The SEC filed charges alleging that the "Stoner Cats" NFTs were unregistered securities illegally sold to the public. According to the SEC, social media accounts for "Stoner Cats" promoted the NFTs' investment potential, rather than just offering digital collectibles.
For example, one tweet jokingly encouraged buying more ether when prices dropped, framing NFT ownership as a money-making opportunity.
The price of ether over the past two years. Source: CoinGecko
By touting possible profits from resales, the SEC alleges the Stoner Cats team portrayed the NFTs as speculative securities requiring proper disclosures and registration. This high-profile case grapples with still-murky issues around marketing and selling NFTs to the public.
The NFT community has lamented the SEC's action as regulatory overreach that stifles innovation. However, others argue prudent oversight is needed as the space matures. Some creators worry this could limit new NFT projects, while investors debate if increased regulation provides legitimacy or hinders growth. #StandWithStonerCats trended on social media, with divisions on the appropriate regulatory response.
Celebrity endorsements can raise the profile of crypto projects but also invite intense regulatory scrutiny, especially if promises of financial gain are made. Stars must exercise caution to avoid misleading marketing or pumping token prices. However, high-profile backers may not fully understand the compliance nuances. Stronger disclosure requirements around celebrity promotions could be beneficial.
Settlement with the SEC
In an effort to resolve the SEC's allegations, "Stoner Cats" reached a settlement that includes several key provisions: the settlement imposed a substantial $1 million fine on the project, signaling the seriousness of the SEC's concerns.
To rectify potential financial harm to NFT purchasers, a Fair Fund will be established, ensuring compensation for those who may have suffered losses; Stoner Cats is obligated to destroy all NFTs within its possession, effectively removing them from circulation and mitigating any further regulatory concerns.
The SEC's investigation into Stoner Cats may set a precedent that certain NFTs are considered securities. This would apply if the NFTs offer financial rewards similar to traditional securities. As a result, more NFT projects could face SEC scrutiny and be forced to carefully structure their offerings to comply with securities laws. While increased regulation could hamper NFT innovation in the short term, it may ultimately lend legitimacy to the space and boost mainstream adoption if clear guidelines are established.
SEC's Crackdown on Celebrity-Endorsed Crypto Projects
The SEC has ramped up oversight of celebrity crypto endorsements in light of promotions like Stoner Cats. Kim Kardashian's $1.26 million EthereumMax settlement reveals the heightened regulatory attention paid to famous figures backing digital assets.
According to SEC Enforcement Division director Gurbir Grewal, the economic substance of an offering determines if it's an investment contract security, not superficial labels or assets involved. The SEC focuses on celebrity crypto ventures' real-world functioning over terminology used.

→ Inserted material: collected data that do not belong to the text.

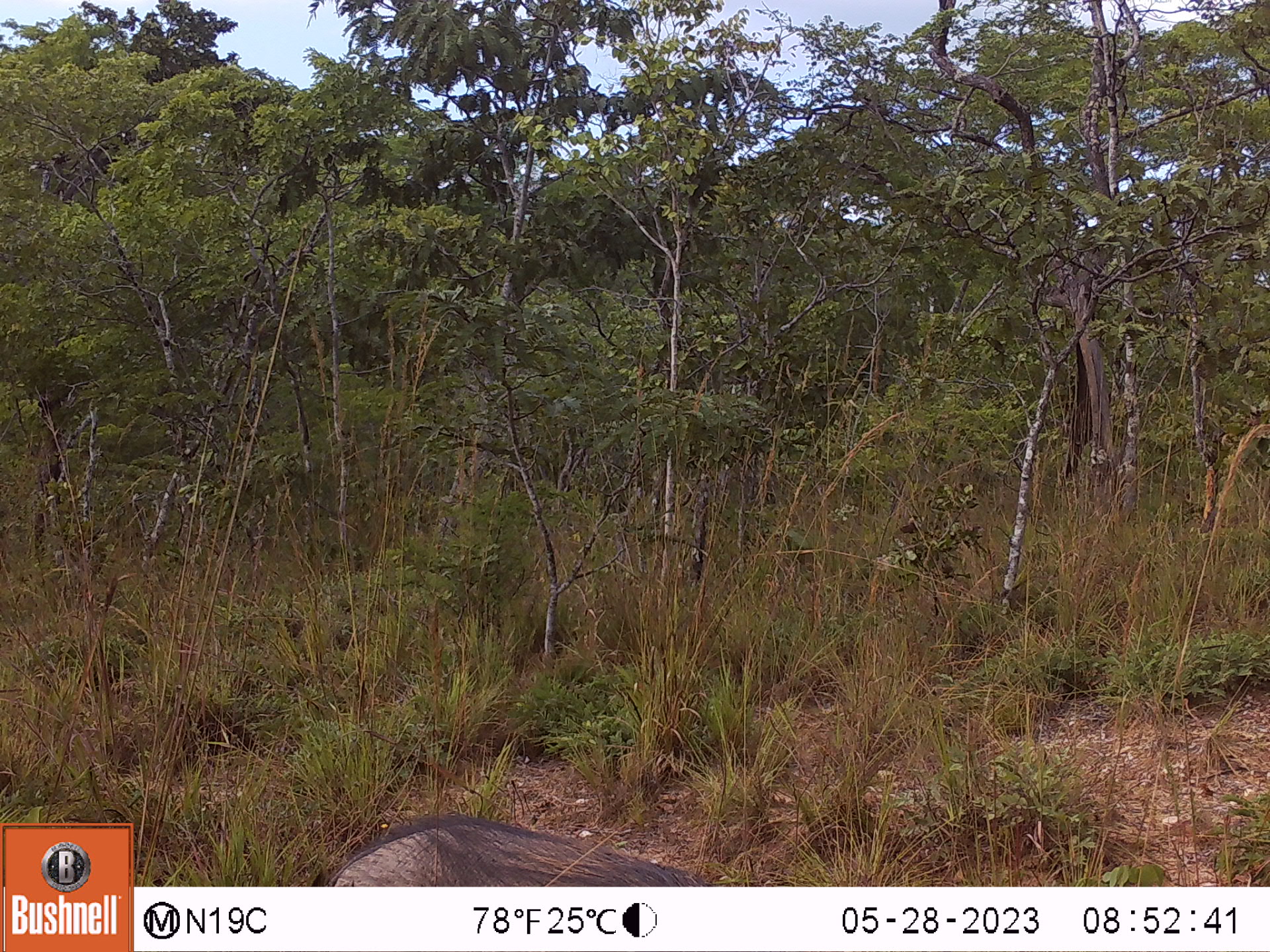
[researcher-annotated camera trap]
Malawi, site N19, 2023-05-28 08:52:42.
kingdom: Animalia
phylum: Chordata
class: Mammalia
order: Artiodactyla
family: Suidae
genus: Phacochoerus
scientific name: Phacochoerus africanus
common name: common warthog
Common warthog (Phacochoerus africanus), count 1.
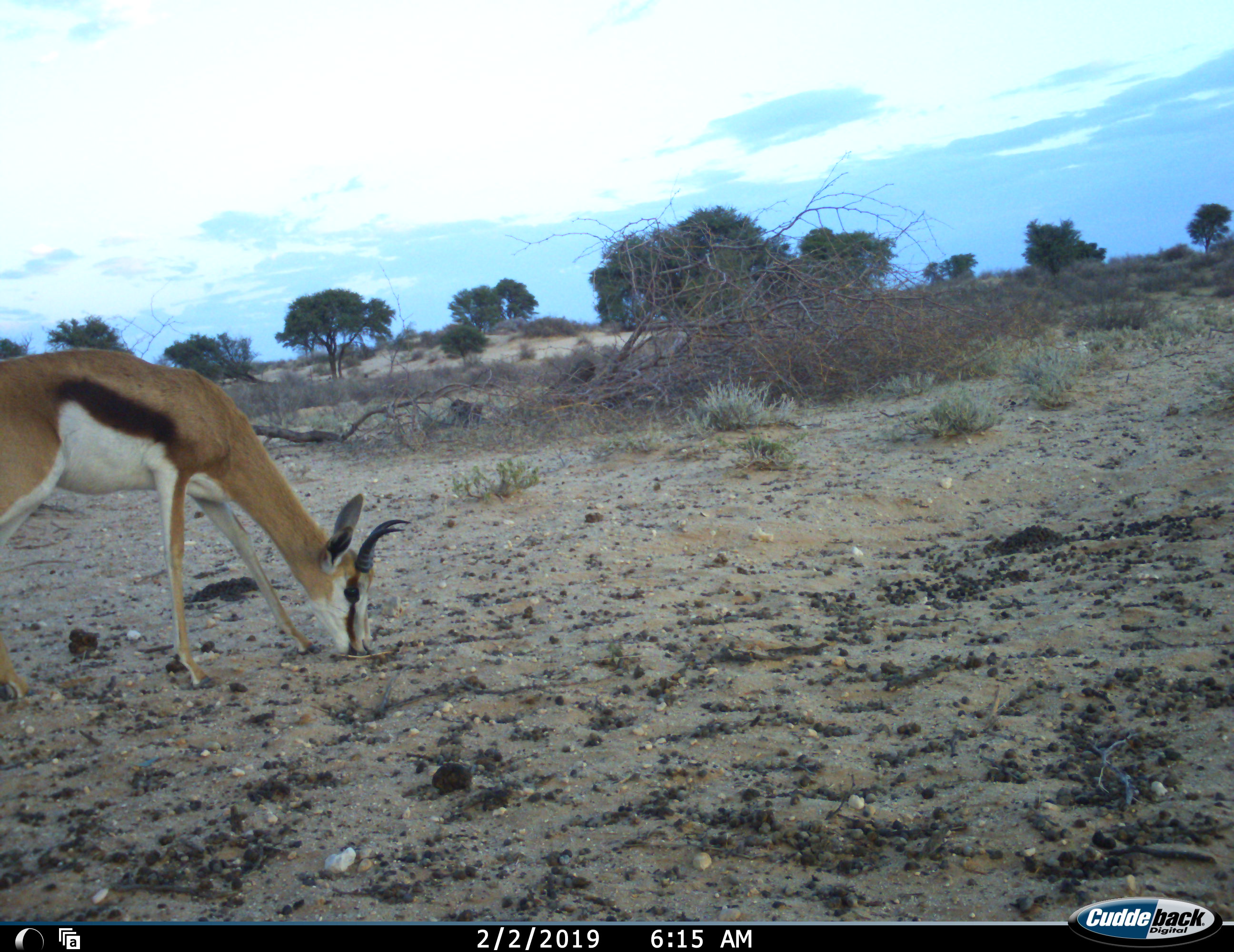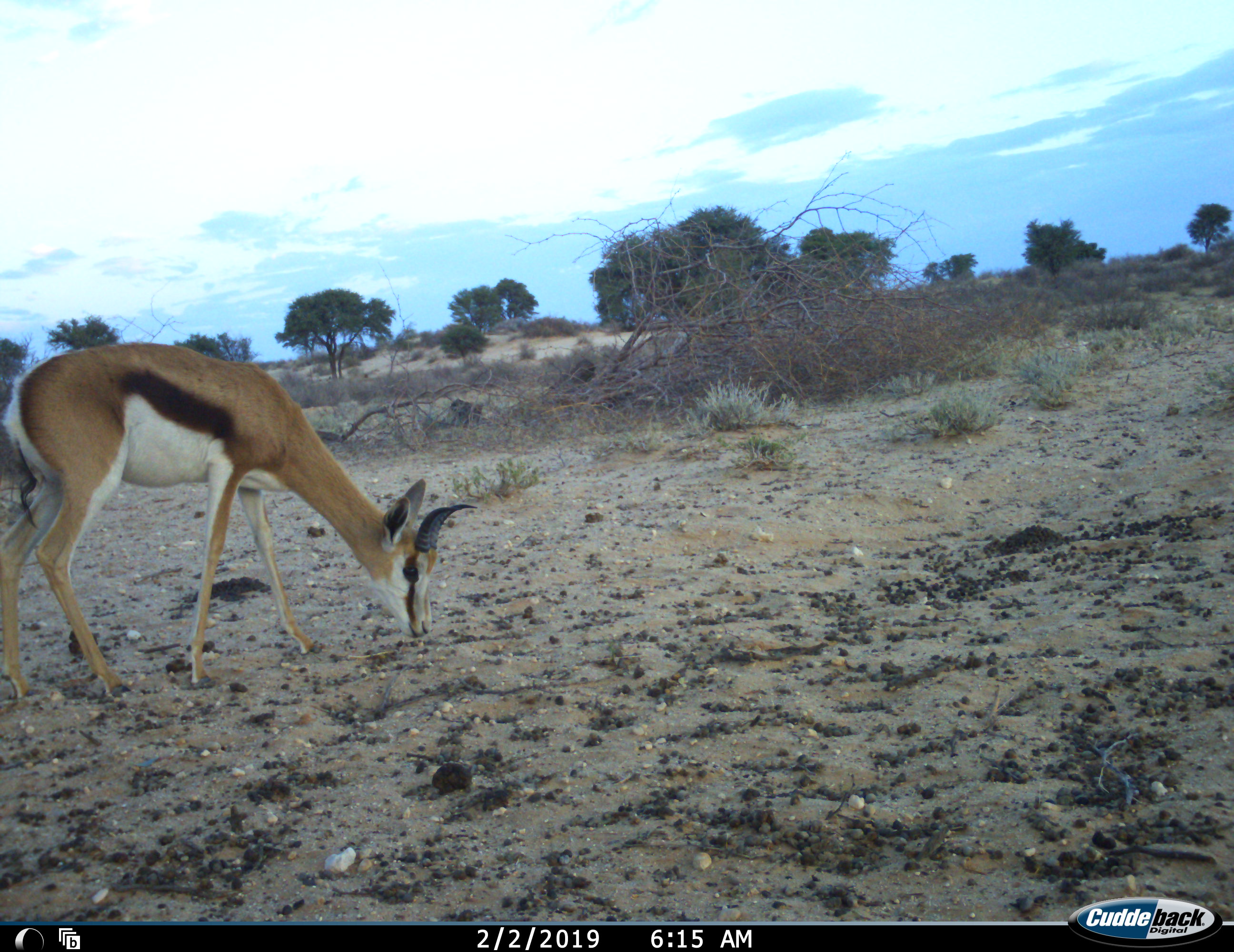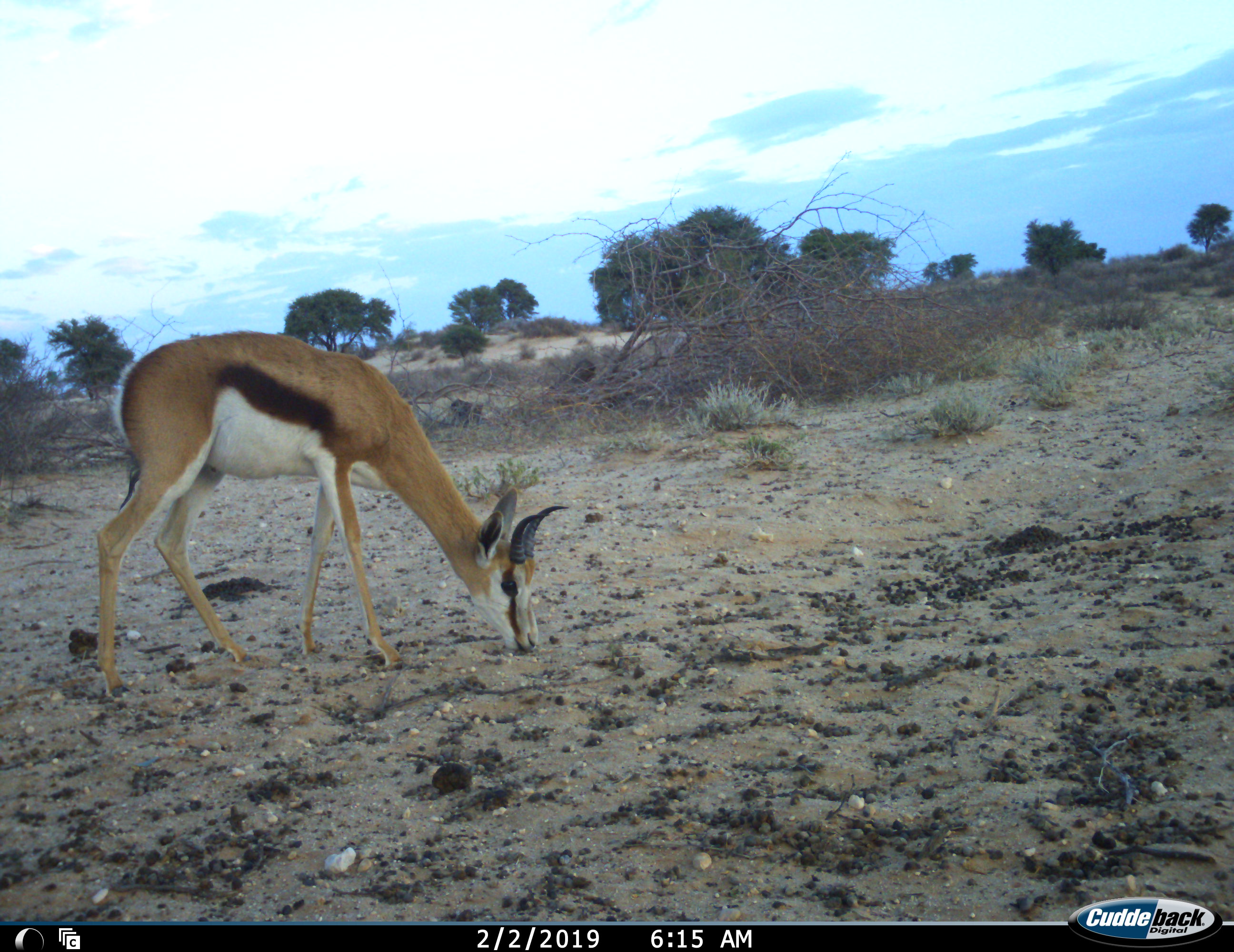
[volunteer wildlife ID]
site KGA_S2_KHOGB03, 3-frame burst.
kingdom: Animalia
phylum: Chordata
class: Mammalia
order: Artiodactyla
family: Bovidae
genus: Antidorcas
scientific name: Antidorcas marsupialis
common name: springbok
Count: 1.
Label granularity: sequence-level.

The SEC's recent lawsuit against the creators of the Stoner Cats NFT collection has drawn attention to the unclear regulatory environment surrounding NFTs and celebrity cryptocurrency ventures. The outcome of this case could have significant implications for the future of the NFT market and celebrity crypto projects, underscoring the need for additional regulatory guidance in this fast-evolving corner of the crypto industry.